The U.S. mortgage delinquency rate (30 days or more past due, including those in foreclosure) fell to 4.8% of all loans in February, a decrease of 0.2% compared with February 2017, according to CoreLogic’s monthly Loan Performance Insights Report.
The rate for early-stage delinquencies – defined as 30-59 days past due – was 2.1% in February, up slightly from 2.0% in January and unchanged compared with February 2017.
The share of mortgages that were 60-89 days past due was 0.7%, down from 0.8% in January and unchanged compared with February 2017.
The serious delinquency rate – defined as 90 days or more past due, including loans in foreclosure – was 2.1% in February, unchanged compared with January and down from 2.2% in February 2017.
It was the lowest serious delinquency rate since February 2007, when it was 1.6%.
The foreclosure inventory rate was 0.6%, down 0.2 percentage points from 0.8% in February 2017.
It was the lowest foreclosure inventory rate for the month of February in 11 years.
Since August 2017, the foreclosure inventory rate has been steady at 0.6%.
The decrease in the overall mortgage delinquency rate comes despite the impact from the fall hurricanes that struck Texas, Florida and Puerto Rico in August-September-October 2017.
“Last year’s hurricanes continue to have an effect on loan performance in affected markets, showing up in statewide data,” says Frank Nothaft, chief economist for CoreLogic.
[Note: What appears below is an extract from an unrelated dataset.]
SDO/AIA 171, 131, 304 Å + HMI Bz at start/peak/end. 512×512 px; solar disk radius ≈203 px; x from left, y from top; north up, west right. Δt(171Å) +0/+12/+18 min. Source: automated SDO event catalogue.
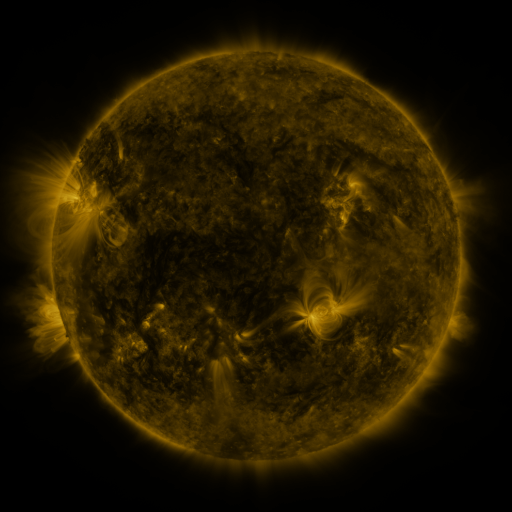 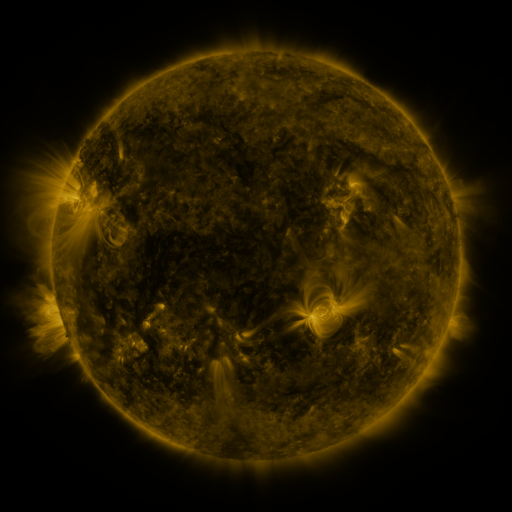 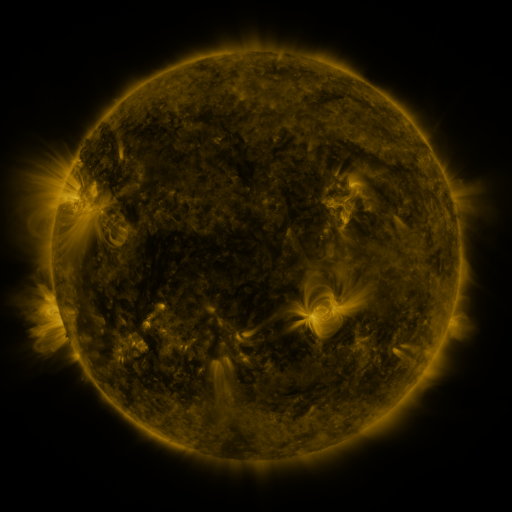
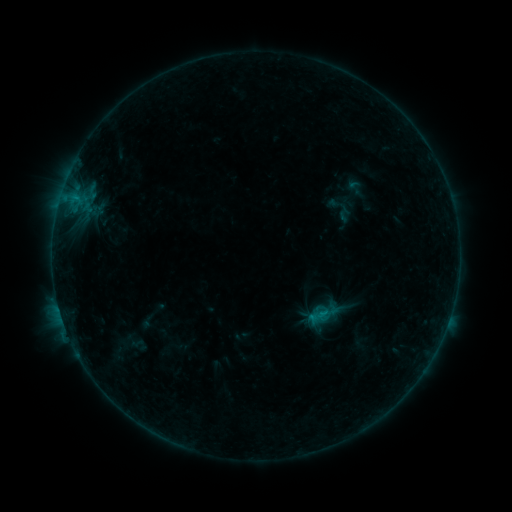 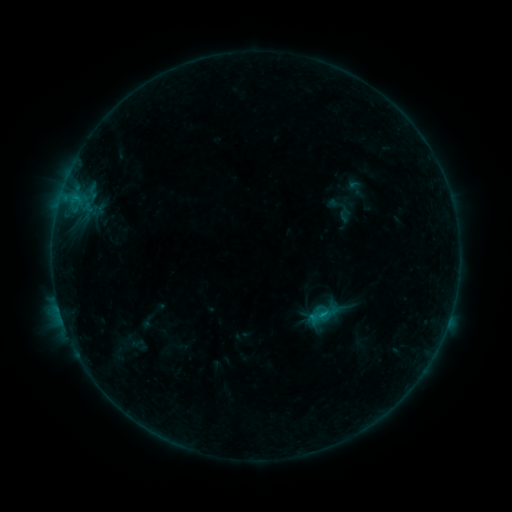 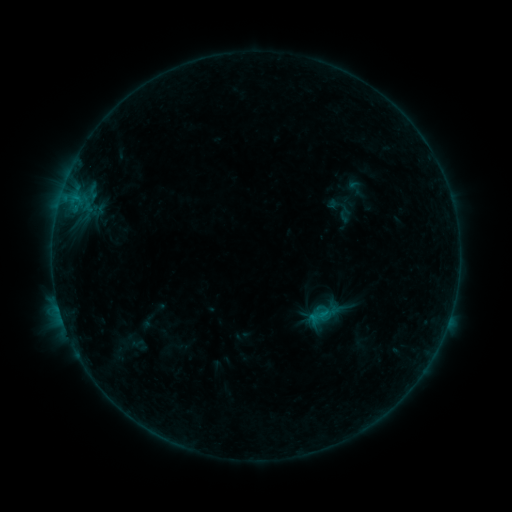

“Serious delinquency rates in February were 50 percent higher than in August 2017 in Texas, and nearly double in Florida, even though the wind and flood damage was primarily in coastal markets,” Nothaft explains. “In Puerto Rico, the damage was widespread. Serious delinquency rates were up five-fold over the August-to-February period, with a significant increase in all metropolitan areas there.”
“Overall delinquency rates fell in the U.S. over the past year, driven by a long run of stringent underwriting, higher employment and wages,” adds Frank Martell, president and CEO of CoreLogic. “At the same time, our home price index showed a 6.4 percent increase in home-price appreciation for the 12 months, which ended in February 2018. These factors bode well for the fortunes of both homeowners and mortgage servicers.”